Phylogenetic measures of indel rate variation among the HIV-1 group M subtypes

Virus Evol. 2019 Jul 21;5(2):vez022. doi: 10.1093/ve/vez022. eCollection 2019 Jul.

Abstract

The transmission fitness and pathogenesis of HIV-1 is disproportionately influenced by evolution in the five variable regions (V1-V5) of the surface envelope glycoprotein (gp120). Insertions and deletions (indels) are a significant source of evolutionary change in these regions. However, the rate and composition of indels has not yet been quantified through a large-scale comparative analysis of HIV-1 sequences. Here, we develop and report results from a phylogenetic method to estimate indel rates for the gp120 variable regions across five major subtypes and two circulating recombinant forms (CRFs) of HIV-1 group M. We processed over 26,000 published HIV-1 gp120 sequences, from which we extracted 6,605 sequences for phylogenetic analysis.

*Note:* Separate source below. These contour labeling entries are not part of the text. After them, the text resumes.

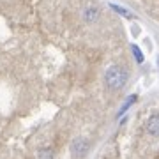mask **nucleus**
I'll return each mask as SVG.
<instances>
[{
    "mask_svg": "<svg viewBox=\"0 0 159 159\" xmlns=\"http://www.w3.org/2000/svg\"><path fill=\"white\" fill-rule=\"evenodd\" d=\"M127 81V71L120 66H111L104 73V83L110 90H119Z\"/></svg>",
    "mask_w": 159,
    "mask_h": 159,
    "instance_id": "f257e3e1",
    "label": "nucleus"
},
{
    "mask_svg": "<svg viewBox=\"0 0 159 159\" xmlns=\"http://www.w3.org/2000/svg\"><path fill=\"white\" fill-rule=\"evenodd\" d=\"M145 129H147L148 134H152V136H159V113L157 115H152V117L147 120Z\"/></svg>",
    "mask_w": 159,
    "mask_h": 159,
    "instance_id": "f03ea898",
    "label": "nucleus"
},
{
    "mask_svg": "<svg viewBox=\"0 0 159 159\" xmlns=\"http://www.w3.org/2000/svg\"><path fill=\"white\" fill-rule=\"evenodd\" d=\"M87 147H89V145H87V142L80 138V140H74V142H73V145H71V150H73V154L76 156V154H83V152L87 150Z\"/></svg>",
    "mask_w": 159,
    "mask_h": 159,
    "instance_id": "7ed1b4c3",
    "label": "nucleus"
},
{
    "mask_svg": "<svg viewBox=\"0 0 159 159\" xmlns=\"http://www.w3.org/2000/svg\"><path fill=\"white\" fill-rule=\"evenodd\" d=\"M85 18H87V21H96L99 18V9L97 7H89L85 11Z\"/></svg>",
    "mask_w": 159,
    "mask_h": 159,
    "instance_id": "20e7f679",
    "label": "nucleus"
},
{
    "mask_svg": "<svg viewBox=\"0 0 159 159\" xmlns=\"http://www.w3.org/2000/svg\"><path fill=\"white\" fill-rule=\"evenodd\" d=\"M39 157L41 159H53V156H51V150H48V148H43L39 152Z\"/></svg>",
    "mask_w": 159,
    "mask_h": 159,
    "instance_id": "39448f33",
    "label": "nucleus"
},
{
    "mask_svg": "<svg viewBox=\"0 0 159 159\" xmlns=\"http://www.w3.org/2000/svg\"><path fill=\"white\" fill-rule=\"evenodd\" d=\"M133 51L136 53V58H138V62H143V57H142V51L138 50V46H133Z\"/></svg>",
    "mask_w": 159,
    "mask_h": 159,
    "instance_id": "423d86ee",
    "label": "nucleus"
}]
</instances>
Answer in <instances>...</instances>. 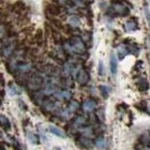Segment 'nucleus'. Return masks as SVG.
I'll list each match as a JSON object with an SVG mask.
<instances>
[{"mask_svg": "<svg viewBox=\"0 0 150 150\" xmlns=\"http://www.w3.org/2000/svg\"><path fill=\"white\" fill-rule=\"evenodd\" d=\"M110 69H111V72L112 75H115L117 72V60L116 57L115 56V54H112L111 55V58H110Z\"/></svg>", "mask_w": 150, "mask_h": 150, "instance_id": "1", "label": "nucleus"}, {"mask_svg": "<svg viewBox=\"0 0 150 150\" xmlns=\"http://www.w3.org/2000/svg\"><path fill=\"white\" fill-rule=\"evenodd\" d=\"M96 107V102L94 101L93 100H87L83 102V108L84 111L86 112H91L95 109Z\"/></svg>", "mask_w": 150, "mask_h": 150, "instance_id": "2", "label": "nucleus"}, {"mask_svg": "<svg viewBox=\"0 0 150 150\" xmlns=\"http://www.w3.org/2000/svg\"><path fill=\"white\" fill-rule=\"evenodd\" d=\"M48 129L50 130V132H52L53 134L56 135V136H58V137H65V133H64V131L63 130H61L60 129H58L57 127H54V126H49V128Z\"/></svg>", "mask_w": 150, "mask_h": 150, "instance_id": "3", "label": "nucleus"}, {"mask_svg": "<svg viewBox=\"0 0 150 150\" xmlns=\"http://www.w3.org/2000/svg\"><path fill=\"white\" fill-rule=\"evenodd\" d=\"M0 126H1L4 129H8L11 128V123H9L8 119L6 116L0 115Z\"/></svg>", "mask_w": 150, "mask_h": 150, "instance_id": "4", "label": "nucleus"}, {"mask_svg": "<svg viewBox=\"0 0 150 150\" xmlns=\"http://www.w3.org/2000/svg\"><path fill=\"white\" fill-rule=\"evenodd\" d=\"M88 81V75L84 70H81L78 74V82L80 83H86Z\"/></svg>", "mask_w": 150, "mask_h": 150, "instance_id": "5", "label": "nucleus"}, {"mask_svg": "<svg viewBox=\"0 0 150 150\" xmlns=\"http://www.w3.org/2000/svg\"><path fill=\"white\" fill-rule=\"evenodd\" d=\"M128 54H129V51L125 46H119L118 48H117V54H118L120 59H123Z\"/></svg>", "mask_w": 150, "mask_h": 150, "instance_id": "6", "label": "nucleus"}, {"mask_svg": "<svg viewBox=\"0 0 150 150\" xmlns=\"http://www.w3.org/2000/svg\"><path fill=\"white\" fill-rule=\"evenodd\" d=\"M126 28H127V30H129V31H133V30L138 29L137 23H134L132 20H130L126 23Z\"/></svg>", "mask_w": 150, "mask_h": 150, "instance_id": "7", "label": "nucleus"}, {"mask_svg": "<svg viewBox=\"0 0 150 150\" xmlns=\"http://www.w3.org/2000/svg\"><path fill=\"white\" fill-rule=\"evenodd\" d=\"M139 89L142 91H144L148 89V83L145 81L144 79H141L140 80V83H139Z\"/></svg>", "mask_w": 150, "mask_h": 150, "instance_id": "8", "label": "nucleus"}, {"mask_svg": "<svg viewBox=\"0 0 150 150\" xmlns=\"http://www.w3.org/2000/svg\"><path fill=\"white\" fill-rule=\"evenodd\" d=\"M69 23L70 25H72L73 26H78L80 25V23H81V22H80V19L76 16H71L69 18Z\"/></svg>", "mask_w": 150, "mask_h": 150, "instance_id": "9", "label": "nucleus"}, {"mask_svg": "<svg viewBox=\"0 0 150 150\" xmlns=\"http://www.w3.org/2000/svg\"><path fill=\"white\" fill-rule=\"evenodd\" d=\"M144 16H145V19H146V22H147V25H148V26H149V29H150V11H149V8L145 6L144 8Z\"/></svg>", "mask_w": 150, "mask_h": 150, "instance_id": "10", "label": "nucleus"}, {"mask_svg": "<svg viewBox=\"0 0 150 150\" xmlns=\"http://www.w3.org/2000/svg\"><path fill=\"white\" fill-rule=\"evenodd\" d=\"M28 139H29L30 143H32V144H37V143H38V140H39L36 135L31 134V133L28 134Z\"/></svg>", "mask_w": 150, "mask_h": 150, "instance_id": "11", "label": "nucleus"}, {"mask_svg": "<svg viewBox=\"0 0 150 150\" xmlns=\"http://www.w3.org/2000/svg\"><path fill=\"white\" fill-rule=\"evenodd\" d=\"M104 73V66H103L102 61H100V64H98V74L103 75Z\"/></svg>", "mask_w": 150, "mask_h": 150, "instance_id": "12", "label": "nucleus"}, {"mask_svg": "<svg viewBox=\"0 0 150 150\" xmlns=\"http://www.w3.org/2000/svg\"><path fill=\"white\" fill-rule=\"evenodd\" d=\"M100 90H101V93H102V95L104 96L105 98H107L108 96V89L106 86H100Z\"/></svg>", "mask_w": 150, "mask_h": 150, "instance_id": "13", "label": "nucleus"}, {"mask_svg": "<svg viewBox=\"0 0 150 150\" xmlns=\"http://www.w3.org/2000/svg\"><path fill=\"white\" fill-rule=\"evenodd\" d=\"M96 144L98 145V147H100V148L104 147V141H103L102 139L98 140V141H97V143H96Z\"/></svg>", "mask_w": 150, "mask_h": 150, "instance_id": "14", "label": "nucleus"}, {"mask_svg": "<svg viewBox=\"0 0 150 150\" xmlns=\"http://www.w3.org/2000/svg\"><path fill=\"white\" fill-rule=\"evenodd\" d=\"M3 32H4V28H3V26H2V25H0V38L2 37Z\"/></svg>", "mask_w": 150, "mask_h": 150, "instance_id": "15", "label": "nucleus"}, {"mask_svg": "<svg viewBox=\"0 0 150 150\" xmlns=\"http://www.w3.org/2000/svg\"><path fill=\"white\" fill-rule=\"evenodd\" d=\"M2 137V134H1V132H0V138H1Z\"/></svg>", "mask_w": 150, "mask_h": 150, "instance_id": "16", "label": "nucleus"}, {"mask_svg": "<svg viewBox=\"0 0 150 150\" xmlns=\"http://www.w3.org/2000/svg\"><path fill=\"white\" fill-rule=\"evenodd\" d=\"M54 150H61V149H59V148H55Z\"/></svg>", "mask_w": 150, "mask_h": 150, "instance_id": "17", "label": "nucleus"}, {"mask_svg": "<svg viewBox=\"0 0 150 150\" xmlns=\"http://www.w3.org/2000/svg\"><path fill=\"white\" fill-rule=\"evenodd\" d=\"M149 1H150V0H149Z\"/></svg>", "mask_w": 150, "mask_h": 150, "instance_id": "18", "label": "nucleus"}]
</instances>
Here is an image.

We reconstructed time-scaled phylogenies by maximum likelihood and fit a binomial-Poisson model to the observed distribution of indels between closely related pairs of sequences in each tree (cherries). By focusing on cherries in each tree, we obtained phylogenetically independent indel reconstructions, and the shorter time scales in cherries reduced the bias due to purifying selection. Rate estimates ranged from 3.0 × 10 - 5 to 1.5 × 10 - 3 indels/nt/year and varied significantly among variable regions and subtypes. Indel rates were significantly lower in V3 relative to V1, and were also lower in HIV-1 subtype B relative to the 01_AE reference. We also found that V1, V2, and V4 tended to accumulate significantly longer indels. Furthermore, we observed that the nucleotide composition of indels was distinct from the flanking sequence, with higher frequencies of G and lower frequencies of T. Indels affected N-linked glycosylation sites more often in V1 and V2 than expected by chance, consistent with positive selection on glycosylation patterns within these regions. These results represent the first comprehensive measures of indel rates in HIV-1 gp120 across multiple subtypes and CRFs, and identifies novel and unexpected patterns for further research in the molecular evolution of HIV-1.

Keywords: HIV-1; gp120; indel; phylogenetics; subtype; virus evolution.